Il Corriere - The Mule, la recensione
Un viaggio attraverso il paesaggio umano americano fatto con lentezza, Il Corriere - The Mule è un film di incredibile godibilità
È una storia vera e paradossale, tratta da un articolo del New York Times, nella quale il floricultore in rovina decide di diventare corriere per i trafficanti messicani, poiché abituato a viaggiare in macchina e mai fermato in tutta la sua vita dalla polizia. Nessuno lo scopre perché al di sopra di ogni sospetto.
Non è uno spunto diverso dall’ironia di Pain and Gain, Trafficanti o tutti quei film che hanno affrontato storie vere e paradossali enfatizzandone il senso grottesco. Ma non è il grottesco che interessa ad Eastwood, anzi! Il suo tocco normalizza qualcosa di clamoroso.
Dopo il trattamento Eastwood Il Corriere - The Mule è una storia che si svolge secondo un asse caro al regista (quello del doppio punto di vista del criminale e del poliziotto che lo caccia, senza che nessuno dei due sia connotato come positivo o negativo) e invece di essere grottesca la storia è leggera. La vera sorpresa è l’ottimismo del quale è pervasa questa trama sulla carta amara e terribile. Il floricultore ha una brutta situazione familiare, le gang lo tengono all’oscuro di molto e lui rischia di perdere tutto, eppure canticchia, fischietta, si ferma a mangiare in posti buoni, ci mette più del previsto ad arrivare ma consegna sempre (ed è fantastico come Eastwood reciti contro la propria immagine da vecchio scorbutico canonizzata in Gran Torino). Nemmeno le consuete minacce da gang lo spaventano, lui è tranquillissimo, non nasconde la droga ma la tiene nel bagagliaio del pickup mentre procede a velocità di crociera moderate sull’autostrada.
Tuttavia più che la godibilità del film (eccezionale) a rimanere impresso è il paesaggio umano.

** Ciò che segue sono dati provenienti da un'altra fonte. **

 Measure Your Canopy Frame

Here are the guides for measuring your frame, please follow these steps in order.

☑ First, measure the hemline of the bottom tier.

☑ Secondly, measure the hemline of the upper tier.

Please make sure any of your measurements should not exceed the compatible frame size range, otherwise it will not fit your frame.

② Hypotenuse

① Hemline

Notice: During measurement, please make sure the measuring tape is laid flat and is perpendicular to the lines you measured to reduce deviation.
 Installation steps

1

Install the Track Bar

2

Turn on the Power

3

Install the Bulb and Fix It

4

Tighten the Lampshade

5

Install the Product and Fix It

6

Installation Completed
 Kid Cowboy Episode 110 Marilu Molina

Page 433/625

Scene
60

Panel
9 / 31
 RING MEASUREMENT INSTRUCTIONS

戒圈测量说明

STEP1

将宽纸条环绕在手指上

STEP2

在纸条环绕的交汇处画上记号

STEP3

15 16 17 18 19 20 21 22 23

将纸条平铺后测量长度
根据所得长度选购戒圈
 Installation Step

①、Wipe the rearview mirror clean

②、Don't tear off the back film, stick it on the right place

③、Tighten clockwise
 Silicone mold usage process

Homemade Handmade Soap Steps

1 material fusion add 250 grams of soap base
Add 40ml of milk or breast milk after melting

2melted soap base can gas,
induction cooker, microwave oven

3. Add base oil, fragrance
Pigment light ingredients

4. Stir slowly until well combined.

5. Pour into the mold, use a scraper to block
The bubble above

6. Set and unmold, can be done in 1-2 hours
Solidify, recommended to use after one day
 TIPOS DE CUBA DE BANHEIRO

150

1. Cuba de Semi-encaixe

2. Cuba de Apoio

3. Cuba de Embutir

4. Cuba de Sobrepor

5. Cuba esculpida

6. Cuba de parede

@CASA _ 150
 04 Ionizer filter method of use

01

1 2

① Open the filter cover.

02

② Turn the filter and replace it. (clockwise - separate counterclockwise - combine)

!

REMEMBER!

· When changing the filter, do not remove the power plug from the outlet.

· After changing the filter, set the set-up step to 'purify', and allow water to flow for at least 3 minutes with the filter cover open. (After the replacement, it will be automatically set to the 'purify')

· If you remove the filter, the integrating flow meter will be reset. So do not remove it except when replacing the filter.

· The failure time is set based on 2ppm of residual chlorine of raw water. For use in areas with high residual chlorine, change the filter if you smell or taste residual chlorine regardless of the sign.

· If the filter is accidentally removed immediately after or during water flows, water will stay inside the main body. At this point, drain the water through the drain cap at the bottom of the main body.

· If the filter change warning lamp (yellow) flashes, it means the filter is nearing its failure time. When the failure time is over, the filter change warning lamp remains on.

Questo paesaggio americano è infatti il mondo visto da Eastwood, quello in cui le categorie non contano, servono solo per essere apostrofati. Lui è “Ehi vecchio!”, le motocicliste gay sono “Ehi lesbiche!”, gli afroamericani che si ferma ad aiutare perché hanno una ruota sgonfia sono “Voi negri”, a contare sono i singoli mai le etichette e il loro sovrauso è per svilirne il potere identificativo, per ridurle ad appellativi. Anche i trafficanti messicani non sono dei bastardi necessariamente, il numero 2 del cartello in particolare è guardato con fare quasi paterno, esattamente come avviene con il poliziotto che gli dà la caccia. Sono sullo stesso piano perché sono due poveri diavoli alla stessa maniera.
In un film in cui il protagonista sceglie scientemente di aiutare il traffico di droga per non ammettere di essere finito rovinato, sembra che non esista una vera morale se non quella personale, quella con cui si conducono le singole interazioni.